> **Objective**
Rewrite all of the material below, replacing "wooden lattice window" with "carved wooden window" and leaving everything else unchanged.

— begin —

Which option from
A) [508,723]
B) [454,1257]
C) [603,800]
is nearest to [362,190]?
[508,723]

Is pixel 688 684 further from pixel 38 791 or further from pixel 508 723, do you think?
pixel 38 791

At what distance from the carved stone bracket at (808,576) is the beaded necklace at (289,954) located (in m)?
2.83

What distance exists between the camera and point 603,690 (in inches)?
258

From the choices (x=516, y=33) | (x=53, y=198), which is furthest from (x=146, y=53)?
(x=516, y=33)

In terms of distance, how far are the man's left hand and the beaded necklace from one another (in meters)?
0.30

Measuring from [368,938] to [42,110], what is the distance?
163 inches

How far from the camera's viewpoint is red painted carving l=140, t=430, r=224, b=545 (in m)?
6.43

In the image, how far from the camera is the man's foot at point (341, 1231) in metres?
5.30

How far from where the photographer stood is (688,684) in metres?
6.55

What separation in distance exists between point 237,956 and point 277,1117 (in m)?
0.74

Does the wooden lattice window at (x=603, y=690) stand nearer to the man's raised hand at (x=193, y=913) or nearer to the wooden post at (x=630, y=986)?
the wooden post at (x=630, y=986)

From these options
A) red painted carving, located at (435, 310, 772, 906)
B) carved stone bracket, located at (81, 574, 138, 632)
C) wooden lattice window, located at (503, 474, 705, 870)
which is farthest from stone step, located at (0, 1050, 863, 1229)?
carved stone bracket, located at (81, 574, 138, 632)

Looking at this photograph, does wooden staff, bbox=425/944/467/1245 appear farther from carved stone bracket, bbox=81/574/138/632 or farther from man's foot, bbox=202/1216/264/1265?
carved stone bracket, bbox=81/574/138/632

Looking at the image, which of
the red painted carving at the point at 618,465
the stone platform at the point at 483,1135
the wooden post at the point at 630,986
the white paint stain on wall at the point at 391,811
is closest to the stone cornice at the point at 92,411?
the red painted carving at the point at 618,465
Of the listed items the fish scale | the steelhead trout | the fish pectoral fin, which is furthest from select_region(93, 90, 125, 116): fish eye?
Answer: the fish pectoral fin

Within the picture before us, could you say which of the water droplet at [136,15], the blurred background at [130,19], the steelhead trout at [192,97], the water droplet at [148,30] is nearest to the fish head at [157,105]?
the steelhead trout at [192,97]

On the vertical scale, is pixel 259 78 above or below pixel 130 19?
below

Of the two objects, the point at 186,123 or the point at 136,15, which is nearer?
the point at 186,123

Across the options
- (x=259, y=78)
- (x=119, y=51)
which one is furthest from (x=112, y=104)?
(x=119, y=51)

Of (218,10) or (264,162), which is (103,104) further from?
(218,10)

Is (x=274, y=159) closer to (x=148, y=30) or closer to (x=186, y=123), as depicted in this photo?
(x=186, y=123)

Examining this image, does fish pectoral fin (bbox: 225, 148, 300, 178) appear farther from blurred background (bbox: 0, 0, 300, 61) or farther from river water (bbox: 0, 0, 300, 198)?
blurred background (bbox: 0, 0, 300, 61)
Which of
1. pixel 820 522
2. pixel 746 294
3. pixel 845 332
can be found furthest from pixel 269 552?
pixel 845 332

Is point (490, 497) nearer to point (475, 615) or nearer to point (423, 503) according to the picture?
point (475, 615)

— end —

> **Complete output**
Which option from
A) [508,723]
B) [454,1257]
C) [603,800]
is nearest to [362,190]?
[508,723]

Is pixel 688 684 further from pixel 38 791 or further from pixel 508 723, do you think?
pixel 38 791

At what distance from the carved stone bracket at (808,576) is the beaded necklace at (289,954) located (in m)?
2.83

What distance exists between the camera and point 603,690 (in inches)?
258

From the choices (x=516, y=33) | (x=53, y=198), which is furthest from (x=146, y=53)?
(x=516, y=33)

In terms of distance, how far are the man's left hand and the beaded necklace from one another (in meters)?
0.30

Measuring from [368,938] to [42,110], what is the distance?
163 inches

How far from the camera's viewpoint is red painted carving l=140, t=430, r=224, b=545 (in m)?
6.43

In the image, how far from the camera is the man's foot at point (341, 1231) in metres?
5.30

How far from where the photographer stood is (688,684) in metres?
6.55

What separation in distance exists between point 237,956 and point 277,1117 (in m)?
0.74

Does the carved wooden window at (x=603, y=690) stand nearer to the man's raised hand at (x=193, y=913) or nearer to the wooden post at (x=630, y=986)?
the wooden post at (x=630, y=986)

From these options
A) red painted carving, located at (435, 310, 772, 906)
B) carved stone bracket, located at (81, 574, 138, 632)
C) carved wooden window, located at (503, 474, 705, 870)
which is farthest from stone step, located at (0, 1050, 863, 1229)?
carved stone bracket, located at (81, 574, 138, 632)

Looking at this photograph, does wooden staff, bbox=425/944/467/1245 appear farther from carved stone bracket, bbox=81/574/138/632 or farther from man's foot, bbox=202/1216/264/1265?
carved stone bracket, bbox=81/574/138/632

Looking at the image, which of
the red painted carving at the point at 618,465
the stone platform at the point at 483,1135
the wooden post at the point at 630,986
the white paint stain on wall at the point at 391,811
is closest to the stone cornice at the point at 92,411?
the red painted carving at the point at 618,465
Of the listed items the fish scale | the steelhead trout | the fish pectoral fin, which is furthest from select_region(93, 90, 125, 116): fish eye?
Answer: the fish pectoral fin

Within the picture before us, could you say which of the water droplet at [136,15], the blurred background at [130,19], the steelhead trout at [192,97], the water droplet at [148,30] is nearest to the fish head at [157,105]?
the steelhead trout at [192,97]

On the vertical scale, is pixel 259 78 above or below pixel 130 19?
below

Of the two objects, the point at 186,123 or the point at 136,15, which is nearer?
the point at 186,123

Across the options
- (x=259, y=78)
- (x=119, y=51)
which one is furthest from (x=112, y=104)?
(x=119, y=51)

Of (218,10) or (264,162), which is (103,104) further from?
(218,10)

Is (x=274, y=159) closer to (x=148, y=30) or closer to (x=186, y=123), as depicted in this photo?
(x=186, y=123)

Examining this image, does fish pectoral fin (bbox: 225, 148, 300, 178) appear farther from blurred background (bbox: 0, 0, 300, 61) or farther from river water (bbox: 0, 0, 300, 198)?
blurred background (bbox: 0, 0, 300, 61)
Which of
1. pixel 820 522
2. pixel 746 294
3. pixel 845 332
can be found furthest from pixel 269 552?
pixel 845 332

Is point (490, 497) nearer to point (475, 615) or nearer to point (423, 503) according to the picture?
point (475, 615)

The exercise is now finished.